Le printemps a tout pour réveiller votre créativité : des couleurs partout, du contraste subtil, des variations de luminosités, et une lumière particulière douce, diffuse et homogène, contrairement au soleil écrasant et très contrastant d’été. Le printemps est la saison des nuances. Que vous saisissiez un sous-bois, croquiez en gros plan une fleur resplendissante ou que vous tourniez votre appareil vers des ciels alternant nuages et rayons de soleil, averses orageuses et crépuscules apaisants, tous ces états seront servis de belles lumières directionnelles. Osez aussi les portraits en extérieur avec bokeh magistraux, les contre-jours inventifs, les contrastes et décalages d’ombres et de couleurs prêts à être cueillis d’un clic. Pour cela, un minimum de techniques s’impose.

 

 

 

Principes éclairés 

La photographie est l’écriture de (ou par) la lumière. Ce qui implique des principes techniques.
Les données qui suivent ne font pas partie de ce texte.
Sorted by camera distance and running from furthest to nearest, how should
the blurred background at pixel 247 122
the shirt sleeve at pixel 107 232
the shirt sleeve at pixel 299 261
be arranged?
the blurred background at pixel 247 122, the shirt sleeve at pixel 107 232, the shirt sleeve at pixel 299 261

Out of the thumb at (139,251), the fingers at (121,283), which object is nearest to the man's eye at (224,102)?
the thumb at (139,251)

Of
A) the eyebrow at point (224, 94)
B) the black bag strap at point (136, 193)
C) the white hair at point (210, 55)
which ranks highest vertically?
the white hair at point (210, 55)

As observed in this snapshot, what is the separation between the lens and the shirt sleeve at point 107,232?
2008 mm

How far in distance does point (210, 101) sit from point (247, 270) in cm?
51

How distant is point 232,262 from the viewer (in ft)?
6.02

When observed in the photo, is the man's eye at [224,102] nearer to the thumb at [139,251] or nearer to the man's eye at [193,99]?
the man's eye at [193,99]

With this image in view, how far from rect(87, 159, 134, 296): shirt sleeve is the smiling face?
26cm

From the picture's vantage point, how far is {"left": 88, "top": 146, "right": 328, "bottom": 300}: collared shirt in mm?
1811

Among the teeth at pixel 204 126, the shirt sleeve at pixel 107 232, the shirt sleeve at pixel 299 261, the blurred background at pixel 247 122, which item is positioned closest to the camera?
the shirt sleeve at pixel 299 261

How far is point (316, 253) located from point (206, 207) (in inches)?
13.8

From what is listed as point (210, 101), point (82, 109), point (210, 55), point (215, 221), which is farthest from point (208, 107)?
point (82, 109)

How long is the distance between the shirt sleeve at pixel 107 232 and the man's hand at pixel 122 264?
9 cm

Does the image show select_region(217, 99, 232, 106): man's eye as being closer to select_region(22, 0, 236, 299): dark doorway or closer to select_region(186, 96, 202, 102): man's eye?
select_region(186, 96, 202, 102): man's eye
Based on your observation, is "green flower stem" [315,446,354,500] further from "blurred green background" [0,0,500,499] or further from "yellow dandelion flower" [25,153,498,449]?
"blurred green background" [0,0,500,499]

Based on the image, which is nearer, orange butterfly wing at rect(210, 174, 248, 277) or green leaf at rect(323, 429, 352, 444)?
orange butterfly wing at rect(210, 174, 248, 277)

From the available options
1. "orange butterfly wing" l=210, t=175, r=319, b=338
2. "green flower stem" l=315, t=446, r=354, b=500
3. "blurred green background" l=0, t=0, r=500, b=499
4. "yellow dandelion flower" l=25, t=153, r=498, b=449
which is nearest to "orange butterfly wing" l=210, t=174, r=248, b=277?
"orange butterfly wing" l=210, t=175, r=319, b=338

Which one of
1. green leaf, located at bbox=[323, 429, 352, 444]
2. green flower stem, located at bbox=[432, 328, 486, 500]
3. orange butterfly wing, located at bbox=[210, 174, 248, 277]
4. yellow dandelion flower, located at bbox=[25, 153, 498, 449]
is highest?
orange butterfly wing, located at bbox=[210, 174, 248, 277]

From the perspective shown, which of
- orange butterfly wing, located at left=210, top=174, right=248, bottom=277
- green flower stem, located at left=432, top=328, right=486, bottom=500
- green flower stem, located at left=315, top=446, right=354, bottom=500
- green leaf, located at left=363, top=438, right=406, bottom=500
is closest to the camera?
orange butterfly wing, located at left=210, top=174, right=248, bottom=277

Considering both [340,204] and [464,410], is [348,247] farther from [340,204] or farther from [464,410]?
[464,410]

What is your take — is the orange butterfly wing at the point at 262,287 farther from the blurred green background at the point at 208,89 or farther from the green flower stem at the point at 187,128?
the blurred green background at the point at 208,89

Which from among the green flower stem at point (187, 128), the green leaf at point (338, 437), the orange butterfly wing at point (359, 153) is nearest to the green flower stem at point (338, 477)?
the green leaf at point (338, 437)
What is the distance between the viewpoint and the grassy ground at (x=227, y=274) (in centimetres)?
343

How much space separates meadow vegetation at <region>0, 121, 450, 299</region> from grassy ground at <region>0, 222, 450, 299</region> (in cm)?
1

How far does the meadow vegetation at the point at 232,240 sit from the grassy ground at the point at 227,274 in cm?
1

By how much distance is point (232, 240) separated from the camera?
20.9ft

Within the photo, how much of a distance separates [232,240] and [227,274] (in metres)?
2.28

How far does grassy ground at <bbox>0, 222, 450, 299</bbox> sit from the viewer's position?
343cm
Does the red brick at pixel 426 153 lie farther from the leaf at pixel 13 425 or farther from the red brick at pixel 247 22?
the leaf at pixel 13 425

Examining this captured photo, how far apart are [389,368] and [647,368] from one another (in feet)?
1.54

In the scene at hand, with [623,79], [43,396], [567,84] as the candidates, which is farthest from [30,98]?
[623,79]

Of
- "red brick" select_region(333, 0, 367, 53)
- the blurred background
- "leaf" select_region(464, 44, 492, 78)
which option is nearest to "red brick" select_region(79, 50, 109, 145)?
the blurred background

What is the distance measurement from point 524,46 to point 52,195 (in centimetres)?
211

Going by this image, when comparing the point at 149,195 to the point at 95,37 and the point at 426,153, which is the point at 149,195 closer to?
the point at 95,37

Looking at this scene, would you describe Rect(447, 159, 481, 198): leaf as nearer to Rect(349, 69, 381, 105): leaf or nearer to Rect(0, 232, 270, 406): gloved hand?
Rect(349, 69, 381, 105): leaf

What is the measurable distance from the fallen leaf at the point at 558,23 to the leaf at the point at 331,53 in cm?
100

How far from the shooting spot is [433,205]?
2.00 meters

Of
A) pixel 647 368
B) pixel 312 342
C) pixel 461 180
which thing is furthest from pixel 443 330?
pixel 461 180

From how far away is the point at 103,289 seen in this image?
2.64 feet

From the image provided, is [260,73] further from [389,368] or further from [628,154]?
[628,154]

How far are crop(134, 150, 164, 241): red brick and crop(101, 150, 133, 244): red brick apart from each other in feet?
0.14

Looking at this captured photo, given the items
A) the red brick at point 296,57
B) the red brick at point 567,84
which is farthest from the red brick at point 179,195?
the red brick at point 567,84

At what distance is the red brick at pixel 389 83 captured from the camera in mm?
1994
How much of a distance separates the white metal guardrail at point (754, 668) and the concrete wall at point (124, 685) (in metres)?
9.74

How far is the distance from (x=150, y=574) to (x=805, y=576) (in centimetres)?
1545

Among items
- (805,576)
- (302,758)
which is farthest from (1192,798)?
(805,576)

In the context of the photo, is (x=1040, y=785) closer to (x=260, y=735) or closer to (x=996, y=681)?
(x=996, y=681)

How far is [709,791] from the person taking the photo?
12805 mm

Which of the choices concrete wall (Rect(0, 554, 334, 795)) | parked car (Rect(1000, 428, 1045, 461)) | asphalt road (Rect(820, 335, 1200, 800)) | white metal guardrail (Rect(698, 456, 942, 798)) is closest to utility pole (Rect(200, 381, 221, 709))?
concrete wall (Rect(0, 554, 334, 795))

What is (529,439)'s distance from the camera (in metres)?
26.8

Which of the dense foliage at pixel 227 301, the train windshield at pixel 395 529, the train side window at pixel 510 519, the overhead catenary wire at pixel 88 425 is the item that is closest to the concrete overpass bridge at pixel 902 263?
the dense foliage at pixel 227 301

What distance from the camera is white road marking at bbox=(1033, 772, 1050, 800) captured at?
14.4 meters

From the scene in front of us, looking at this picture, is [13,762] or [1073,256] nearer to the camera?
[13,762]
Le plus évident est le choix de sa sensibilité qui, avec le retour d’une belle lumière, se cantonnera souvent à du 100/200 ISO. Le mode de prise de vue privilégiera lui le diaphragme plutôt que la vitesse vu que paysages, fleurs voire portraits sont surtout des sujets statiques. Un diaphragme plutôt fermé pour une grande profondeur de champs (genre f/11) et très ouvert (f/2.8 ou 3.5) si on privilégie l’avant-plan notamment en matière de portrait sur fond naturel avec un arrière-plan flou très esthétique. Voire l’impact d’une goutte de pluie, à condition pour cela d’augmenter la vitesse à 1/500 sec. Pour tout cela, rien de mieux qu’un bon 50 mm à grande ouverture. Si on vise la faune - comme saisir un papillon, l’envol d’un oiseau ou la course d’un renard, - la priorité vitesse et son augmentation s’avèrera aussi capital.  Ne négligez pas non plus, le choix de votre mode de mesure de lumière : mesure sélective (qui prend en compte tout ce qu’il y a autour du sujet), mesure pondérée centrale (basée sur le sujet central) ou mesure spot, très utile en cas de luminosités difficiles ou pour obtenir certains effets intéressants. Toujours au rayon « effets », l’ajout de filtres (polarisant ; dégradé neutre ; gris neutre variable, etc.) procure des aspects spectaculaires en matière de contrastes, couleurs, rendus liés à la luminosité ambiante. Excellent printemps photo !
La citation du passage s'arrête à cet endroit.